Tomorrow was Friday.

There was a party Friday. He sat down on the bottom step, hugging his backpack. Tomorrow he’d have to do those things all over again.

And that’s when he’d had the epiphany. It had been
Wednesday.
He could live with the weekends. He’d even gotten used to them, had figured out how to get through them and move on to the school weeks. But if every car on the drive, every knock on the door, was someone here for him . . . he couldn’t do that. He couldn’t stay on emergency alert all the time. The alarm had to stop ringing at some point. It had to.

He put his head on his backpack as if it were a pillow. He couldn’t do this anymore. Doing what they wanted didn’t get him anywhere. Fighting it didn’t get him anywhere either. And now it was going to happen
more
? There weren’t enough vocabulary words in the world. Not even if he started reading the dictionary.

And he wouldn’t be nice to Danny Laden. It was one thing for the other kids to just appear at the parties, but Jordan wasn’t going to recruit them himself. R-e-c-r-u-i-t.

He was through. He felt it in the heavy ache of his bones: He would never do those things again. To make him, they would have to kill him first.

He closed his eyes. They wouldn’t kill him, though. And they
could
make him; they had before.
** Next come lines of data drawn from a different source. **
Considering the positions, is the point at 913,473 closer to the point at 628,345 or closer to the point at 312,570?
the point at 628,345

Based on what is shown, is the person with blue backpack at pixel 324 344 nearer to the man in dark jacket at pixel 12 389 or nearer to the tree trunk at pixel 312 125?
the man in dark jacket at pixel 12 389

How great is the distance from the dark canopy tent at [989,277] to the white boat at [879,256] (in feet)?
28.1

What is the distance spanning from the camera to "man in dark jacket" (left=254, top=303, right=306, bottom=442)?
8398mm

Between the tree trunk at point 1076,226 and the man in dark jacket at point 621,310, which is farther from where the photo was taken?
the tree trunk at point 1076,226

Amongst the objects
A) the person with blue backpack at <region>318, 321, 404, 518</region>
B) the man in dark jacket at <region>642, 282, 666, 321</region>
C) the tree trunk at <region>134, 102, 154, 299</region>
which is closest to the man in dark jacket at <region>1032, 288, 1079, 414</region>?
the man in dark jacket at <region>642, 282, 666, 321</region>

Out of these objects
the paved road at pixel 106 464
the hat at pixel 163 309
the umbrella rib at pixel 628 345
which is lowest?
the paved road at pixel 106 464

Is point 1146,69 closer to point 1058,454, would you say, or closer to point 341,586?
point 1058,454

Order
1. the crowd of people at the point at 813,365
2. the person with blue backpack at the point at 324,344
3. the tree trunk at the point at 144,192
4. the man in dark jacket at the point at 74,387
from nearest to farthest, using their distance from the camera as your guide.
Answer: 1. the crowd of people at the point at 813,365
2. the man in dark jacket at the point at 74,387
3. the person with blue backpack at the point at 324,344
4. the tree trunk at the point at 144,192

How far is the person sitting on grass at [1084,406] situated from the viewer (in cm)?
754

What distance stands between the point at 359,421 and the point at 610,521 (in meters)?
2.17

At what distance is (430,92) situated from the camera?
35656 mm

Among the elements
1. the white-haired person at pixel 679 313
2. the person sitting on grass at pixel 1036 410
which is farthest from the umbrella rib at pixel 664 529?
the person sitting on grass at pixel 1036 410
So . . .

His breath stopped for a moment when the thought popped into his head. He opened his eyes. As much as it made his heart race, he knew it was the answer. They wouldn’t kill him. But
he
could.

He lifted his head. When he fought back, it was usually stupid; they laughed at him. They wouldn’t laugh at
this,
though.

He walked into his parents’ bedroom, trying not to look at the king-size bed. He opened the middle drawer of the dresser as he’d watched his mother do once. He lifted the false bottom beneath the stack of sweaters, and there was everything he needed. He hadn’t really paid attention to what she was doing at the time, mostly because he’d been spelling words, but his brain had stored it. He selected a vial of Dilaudid along with a needle and syringe. She usually gave him only a little bit from the vial. What if he used the whole vial? There were also more packets of pills like the ones up in his bathroom. He took those out, too. He would swallow them all, just in case. His heart beat too fast for his breath to keep up.

He started to unwrap the needle from its plastic, then stopped. Maybe he was just being stupid, but it didn’t feel like it would be enough just to die.

He wanted someone, somewhere, to know why.

But that meant he couldn’t die here, in this house.

He pocketed the vial and the needle and the pills. He walked into the living room, past all those stupid fish he hated, and opened the closet. He reached behind a shelf of Disney movies, bringing out a handful of CDs.

Kneeling there, he shuffled the disks in his hands. He knew in detail what had happened on each of the penned dates. Each party was as separate and distinct to him as a birthday or Christmas. No matter how many words he spelled, he could never get them to fade or blur together.